## Tuesday, December 29, 2015

### Show the Data: Distributions

Last spring, we looked at a couple of ways to show the data: Cluster diagrams and bump(s) charts. The idea here is that when we summarize data and represent it in bar or line charts, we miss nuance. Instead, when possible, we should look for ways to show all of the data.

I had this in mind when I recently tried to tell a story about student performance in my school district. The district does a pretty good job with about 80% of its students, and because that's far better than the state average, no one asks the hard questions about the remaining 20%. Shouldn't they learn to read and graduate from high school, too? I certainly think so...but I often run into roadblocks when I try and raise this conversation. Maybe I need a different visual to use as persuasion.

I remembered some information for another post about recent research in using distributions to replace bar charts and thought I might give it a try.

Here is Exhibit One:

This is typically what we provide to schools (and the public) regarding student performance. This chart represents one grade level at one of our elementary schools. Levels 1 and 2 (L1, L2) represent the percent of students who did not meet the standards ("pass"), while Levels 3 and 4 show the percent of stuents who met (L3) or exceeded (L4) the standards for English Language Arts. Generally speaking, this doesn't look so bad. Lots of kiddos did well enough, and L1 is the smallest category. Yea, Team!

But who are these kids in each category? Do we have the same distribution in performance if we look at student demographics? Let's find out.

Here is Exhibit Two:

A little orientation to this beast. We still have levels of performance (1, 2, 3, 4) on the x-axis, but the y-axis shows the actual scale scores. In other words, for this grade level and subject, Level One is actually made up of scores in the range of 2114 - 2366, Level Two ranges between 2367 and 2431, Level Three is represented by 2431 - 2489, and Level Four includes performance between 2490 and 2623 (source). Every child's score (n = 69) is represented by a circle on the chart.

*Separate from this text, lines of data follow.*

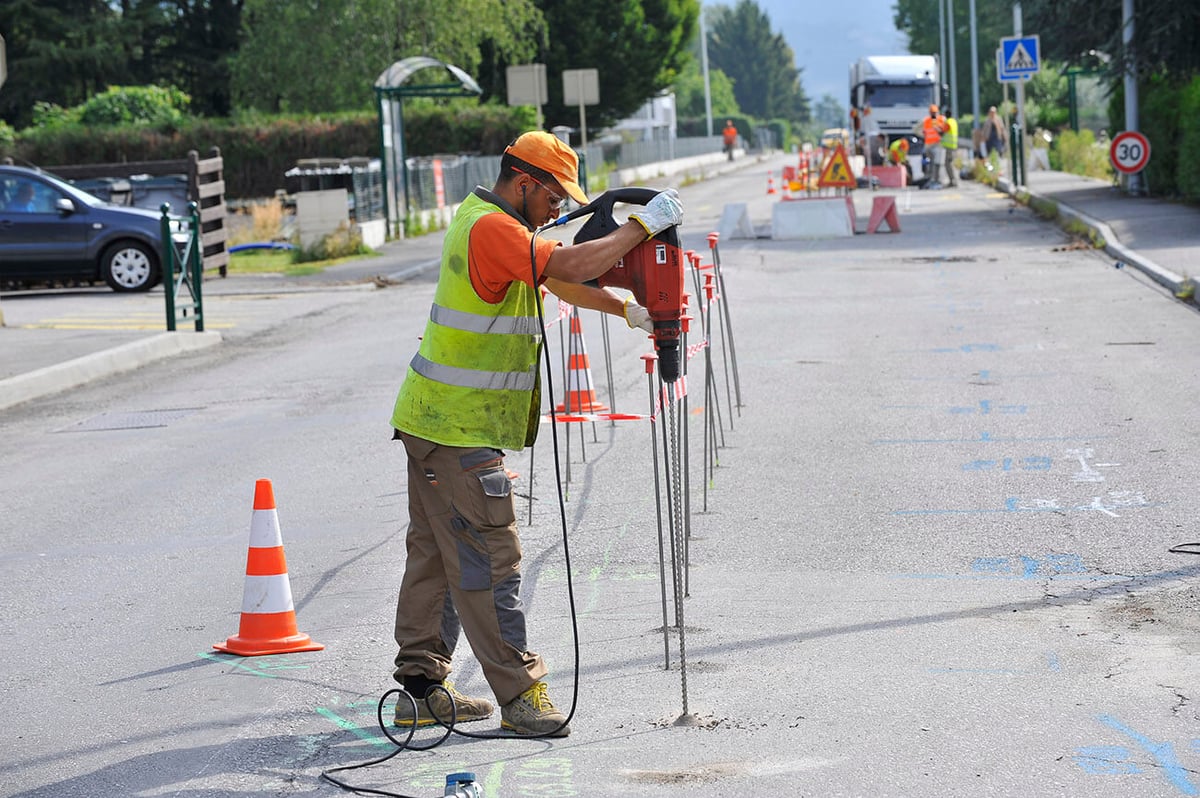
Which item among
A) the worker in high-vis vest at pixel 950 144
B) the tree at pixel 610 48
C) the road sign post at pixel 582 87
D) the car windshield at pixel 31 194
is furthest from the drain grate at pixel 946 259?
the tree at pixel 610 48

It might be interesting in itself to just look at the distributions. But I've added some information based on student ethnicity. The grey circles that you see represent students who are white (n = 54). The pink circles represent students of color (n = 15). Overall, only one-third of scores from students of color are in Levels 3 or 4, while about two-thirds of the white student performance are in those levels. And, one-third of all students of color are in the lowest category (Level One).

If you're wondering about why I am not representing different groups (American Indian, Asian, Black, Hispanic, Pacific Islander, Two or More Races, White) with different colors...well, I can tell you that I wrestled with that decision quite a bit. Our district has very small numbers of students of different races. For example, for the school and grade represented above, there are no black students. There is one American Indian student shown on the chart (I can't tell you where, due to FERPA restrictions). This student as an individual is important and worthy of all of our best efforts. When represented by a score, conversations become problematic because there is no way to compare it with others in the same group.  Disaggregation of the data at the grade and school levels does not cause the sorts of inquiry that it should because "it's just one score." Trust me---I've heard that refrain quite a bit. But when I add the "just one score" with others in a building who represent non-white students, there's a bigger argument to be made. Your mileage may vary, based on the populations you are working with. All that being said, I am very open to feedback on this. What are some other options I should consider that will balance tiny n-size against the overall story to be told? Stacked bars, perhaps?

I realize that that two charts I've shown in the post represent different things. One is just the overall percentage by category...while the other is distribution by category. So, one isn't necessarily a replacement for the other. Even if I altered things a bit by showing numbers of students in the first one, it would result in the same chart. But I think there is some real power in looking at the second chart---even if it was not coded---and understanding that every child is there. It's not a blob of summary performance...and goes beyond a simple count of who is in each box.

So, here's looking at you, kid. (Especially if you aren't white.)

Bonus Round
The distribution of performance chart shown above was built in Excel (of course). It is a basic scatter plot chart, with specific scores selected and colored either grey or pink. If you visit the research site I mentioned earlier (Beyond Bar and Line Charts), they have some workbooks you can download and easily modify.